What you have to do: Lines from the one containing "order: Artiodactyla" through the final line of the entries below: reproduce them exactly, all of them and only them.

(Source information Opens)

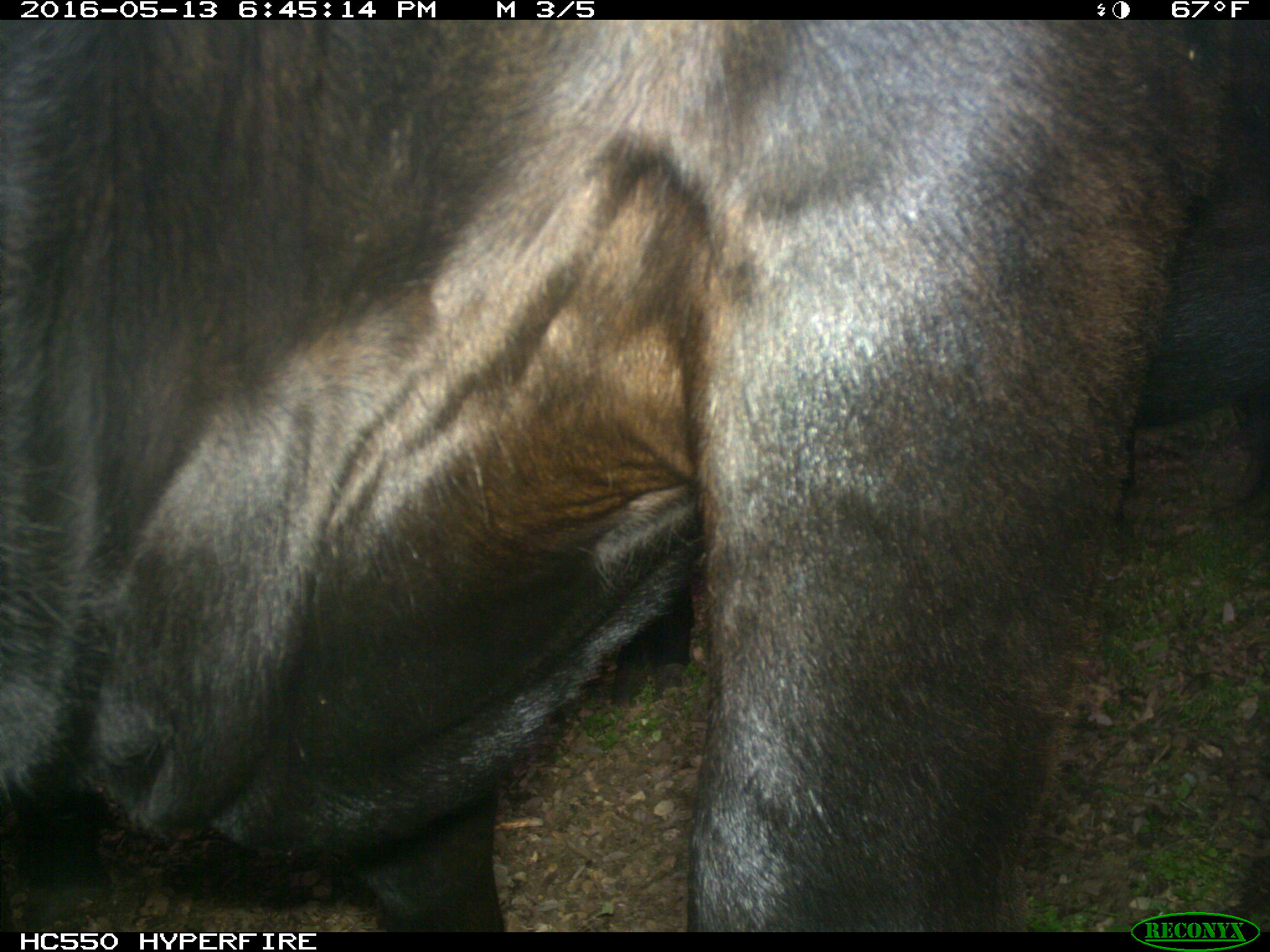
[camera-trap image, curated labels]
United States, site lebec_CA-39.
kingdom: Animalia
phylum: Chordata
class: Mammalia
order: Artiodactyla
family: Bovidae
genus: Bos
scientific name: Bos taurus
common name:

(Source information Closes)

The completed task:
order: Artiodactyla
family: Bovidae
genus: Bos
scientific name: Bos taurus
common name:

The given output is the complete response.